Tabbles Home is the one of the lower-priced editions of Tabbles; it’s aimed at the personal software market, as opposed to businesses. Tabbles is a program that does to the files-and-directories paradigm what that model did to the flat file storage of DOS 1.0. Tabbles doesn’t rearrange or alter your directory structure; rather, it offers an alternate means to access files.
One all-too-common phenomenon is the promising but not-quite-there-yet program which arrives in ever-slower updates until eventually vanishing. It’s a rare and wonderful thing when a program instead gets updated regularly, fixing flaws without shedding functionality. This is the case with Tabbles Home (formerly just Tabbles), as it has fixed a number of problems while enhancing core functionality.
Here’s how Tabbles works. A “tabble” is a “tag bubble,” which holds all the files or folders tagged with a combination of attributes. This document, for example, can be tagged as a “Review,” “Professonal Writing,” “In-Progress,” and “Tabbles.” If I want to find every file associated with this review, including screen-shots, web links, and the like, I might grab everything tagged with “Tabbles.” If I want to find all my incomplete works, I will open the “In-Progress” tabble. If I just want to see reviews I’m still working on, I can easily combine the “In-Progress” tabble and the “Review” tabble, seeing just those files with both those tags. This is a fairly quick and painless process, and if you regularly work on projects which span multiple files which don’t all logically fit into a single folder or hierarchy, Tabbles can be of great value.
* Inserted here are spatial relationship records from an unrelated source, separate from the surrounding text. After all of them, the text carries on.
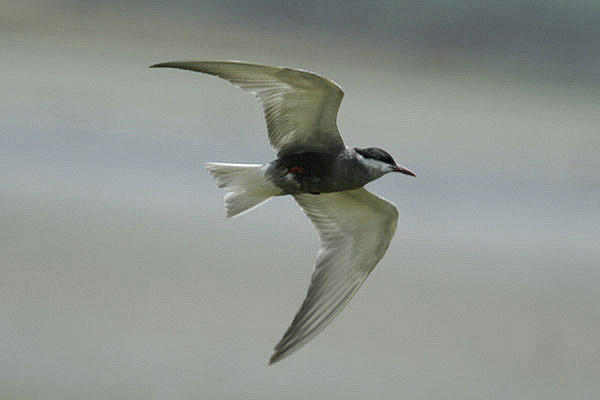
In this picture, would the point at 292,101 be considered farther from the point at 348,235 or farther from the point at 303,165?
the point at 348,235

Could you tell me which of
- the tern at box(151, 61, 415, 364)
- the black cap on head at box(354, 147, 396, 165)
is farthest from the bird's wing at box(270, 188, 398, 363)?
the black cap on head at box(354, 147, 396, 165)

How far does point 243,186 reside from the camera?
3658 millimetres

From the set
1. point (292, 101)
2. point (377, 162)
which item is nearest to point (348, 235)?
point (377, 162)

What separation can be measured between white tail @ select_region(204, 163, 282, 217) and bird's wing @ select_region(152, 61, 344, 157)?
0.35ft

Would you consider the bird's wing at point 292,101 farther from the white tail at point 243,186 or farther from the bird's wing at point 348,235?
the bird's wing at point 348,235

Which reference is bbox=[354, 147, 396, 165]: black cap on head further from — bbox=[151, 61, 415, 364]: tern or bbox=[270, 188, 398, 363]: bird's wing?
bbox=[270, 188, 398, 363]: bird's wing

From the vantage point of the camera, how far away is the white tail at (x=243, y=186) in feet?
12.0

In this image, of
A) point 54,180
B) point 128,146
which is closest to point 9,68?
point 128,146

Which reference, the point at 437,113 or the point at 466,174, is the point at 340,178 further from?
the point at 437,113

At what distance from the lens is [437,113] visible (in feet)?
36.9

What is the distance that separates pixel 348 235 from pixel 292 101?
1.76 feet

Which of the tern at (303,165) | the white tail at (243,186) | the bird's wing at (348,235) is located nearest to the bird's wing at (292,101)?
the tern at (303,165)

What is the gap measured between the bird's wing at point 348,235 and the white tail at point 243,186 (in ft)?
1.00

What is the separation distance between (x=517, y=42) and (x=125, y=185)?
567 centimetres
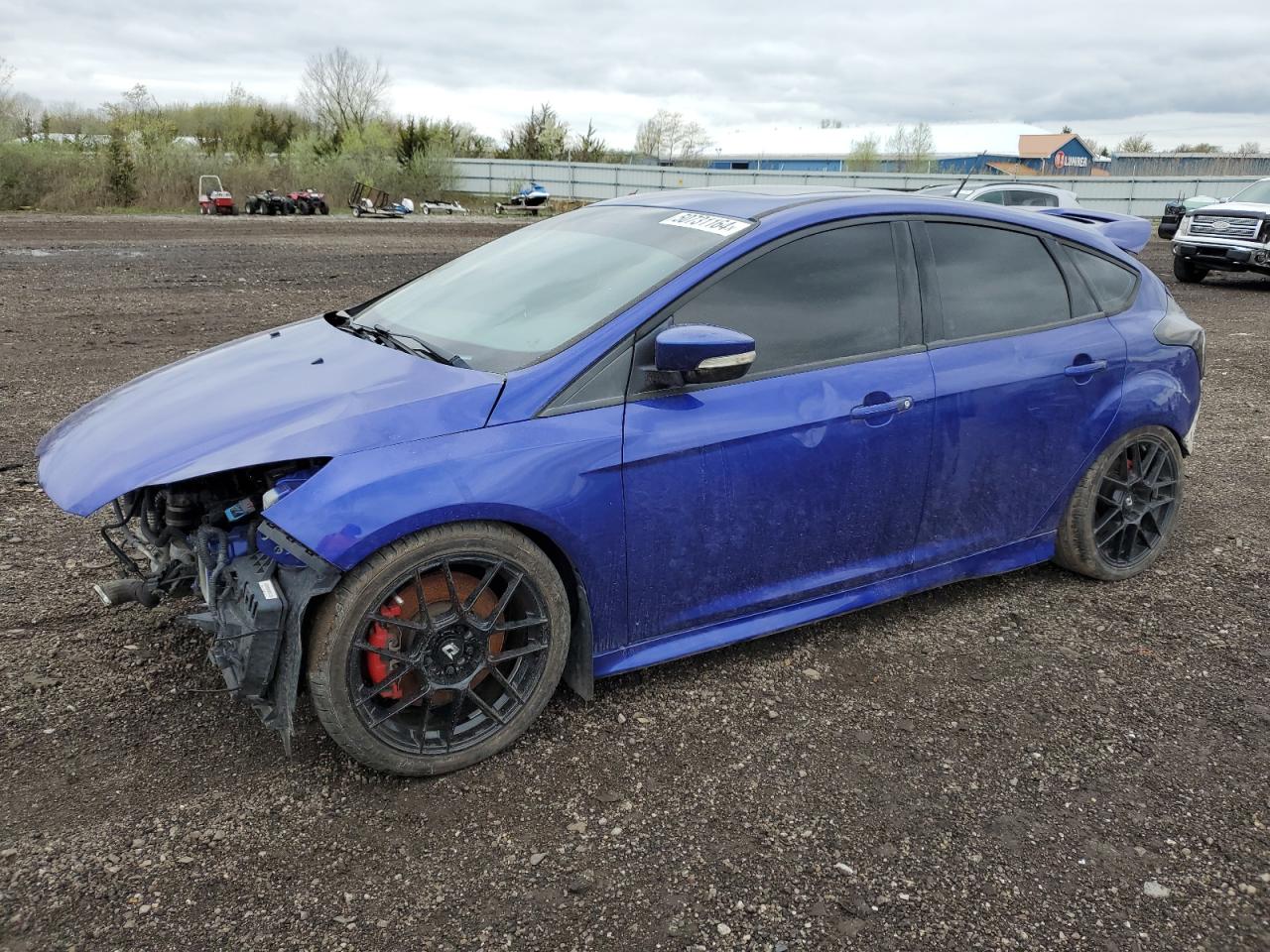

There are several versions of Tabbles, from Free on up. Tabbles Home offers all the basic functionality and no limit on files. Tabbles Student is, surprisingly, slightly more full-featured at a lower price, but has restrictions on usage. The Business version of Tabbles allows the user to install Tabbles on 3 computers from a single license, and includes export/import facilities. Last, there is the Portable Free version, which can be installed on, and run from, a USB disk. (Confusing matters slightly, the Business version can also be installed on a USB disk.)
Despite the name, there’s no license limit on using Tabble Home in a commercial venture. You just don’t get some of the desirable features of the Business version, such as multi-system licensing and import/export of your database.
To get the most out of Tabbles you need to put time into it, breaking some old habits and using it to manage your files as much as possible. Because the Tabbles paradigm is somewhat new, it’s a good idea to play with the Free version to see if it’s useful, then invest in whichever commercial version best suits your needs.